**TEKS BACAAN**:
((

Gereja tidak mempunyai kuasa dan kemampuan untuk menciptakan apa-apa yang perlu
bagi keselamatan manusia. Semua itu berasal dari Tuhan sendiri.
Dengan
kata lain, sakramen-sakramen bersangkut paut dengan penghadiran penyelamatan
Allah yang tentu saja berciri ilahi. Sakramen-sakramen bukan soal manusiawi,
tetapi selalu berdimensi ilahi, karena memang demikian hakikat sakramentalitas.
Dalam arti inilah kemestian asal usul sakramen-sakramen Gereja dari Yesus
Kristus dapat dimengerti dan dipahami. Karena itu, sakramen-sakramen harus
berasal dari Tuhan Yesus Kristus sendiri.
3.
Gereja: Sakramen Dasar
Gereja
sendiri adalah “Sakramen Keselamatan” yang menjadi tanda rahmat Allah dan
sarana yang mempersatukan Allah dan manusia. Sebagaimana Yesus yang
mengambil rupa manusia menjadi “Sakramen” dari Allah sendiri, maka Gereja sebagai
Tubuh Kristus menjadi “Sakramen” Kristus. Artinya, di dalam Gereja, kuasa ilahi
yang membawa kita kepada keselamatan bekerja melalui tanda yang kelihatan.
Dalam
perannya sebagai “Sakramen Keselamatan” inilah, Gereja dipercaya oleh Kristus
untuk membagikan rahmat Tuhan melalui tujuh sakramen. Jadi sakramen bukanlah
hanya tanda atau lambang, tapi juga sebagai pemenuhan makna dari tanda itu
sendiri, yaitu menyampaikan rahmat pengudusan untuk keselamatan
kita. Dengan mengambil bagian dalam sakramen, kita diselamatkan, karena
melalui Kristus, kita disatukan dengan Allah sendiri.
4.
Ketujuh Sakramen sebagai Sakramen-Sakramen Gereja
Dalam
pandangan kristiani, kerinduan manusia akan Allah terjawab dalam diri Yesus
Kristus. Yesus Kristus menampakkan dan sekaligus menghadirkan diri dan hidup
Allah bagi umatNya. Maka Yesus Kristus itu adalah Sakramen Hidup Allah. Walau
Yesus Kristus itu sudah tak kelihatan, Ia tetap ada dan hadir dalam kekuatan
Roh Kudus. Dalam pandangan kristiani, Gerejalah yang menjadi tanda dan sarana
kehadiran Yesus Kristus di dunia. Gereja menjadi sakramen Yesus Kristus. Di
dalam dan melalui Gereja Yesus Kristus dalam kekuatan Roh Kudus hadir dan tetap
melanjutkan karya penebusan-Nya bagi setiap orang yang terbuka untuk
diselamatkan. Kehadiran Yesus Kristus dalam Roh Kudus itulah yang menjadi
jaminan dan kepastian bahwa walaupun warga Gereja terdiri dari orang-orang
berdosa, tetap dapat menjadi sakramen Yesus Kristus. Gereja sebagai persekutuan
para kudus (communio sanctorum), merupakan sakramen Yesus Kristus, yang
panggilan dan perutusannya adalah menampakkan dan menghadirkan misteri Yesus
Kristus dan karya penebusan-Nya bagi umat manusia di dunia ini.

))

**DATA YANG DIBERIKAN**:
((

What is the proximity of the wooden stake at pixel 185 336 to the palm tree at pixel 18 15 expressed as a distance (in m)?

))

**KUMPULAN TUGAS**:
(a) Sebutkan semua nama dan sebutan bagi Allah, Yesus, dan Roh Kudus yang muncul dalam teks tentang sakramen.
(b) Menurut teks tentang sakramen, melalui berapa sakramen Gereja membagikan rahmat Tuhan?
(c) Teruskan teks tentang sakramen setelah kalimat terakhirnya.
Materi di atas tidak berhubungan dengan teks tentang sakramen.

**JAWABAN TUGAS**:
(a) Tuhan, Allah, Tuhan Yesus Kristus, Yesus Kristus, Yesus, Kristus, dan Roh Kudus.

(b) Melalui tujuh sakramen.

(c)
Ada
7 Sakramen dalam Gereja Katolik. Angka 7 sebagai simbol kesempurnaan kehadiran
Allah di dunia. Kehadiran dalam seluruh dimensi dan siklus kehidupan
manusia. Ketujuh sakramen tersebut adalah: baptis, ekaristi,
penguatan/krisma, pengakuan dosa/tobat, pengurapan orang sakit/minyak suci,
perkawinan, dan imamat.
Sakramen-Sakramen
ini dapat dikelompokan sebagai berikut:
·
Sakramen
Inisiasi: Baptis, Krisma dan Ekaristi
·
Sakramen
Penyembuh: Pengakuan Dosa dan Pengurapan Orang Sakit
·
Sakramen
Panggilan: Perkawinan dan Imamat
Sakramen
yang hanya dapat diterimakan satu kali seumur hidup:
1.
Sakramen Baptis
2.
Sakramen Krisma
3.
Sakramen Imamat
5.
Pelayanan Sakramen-Sakramen Gereja
a.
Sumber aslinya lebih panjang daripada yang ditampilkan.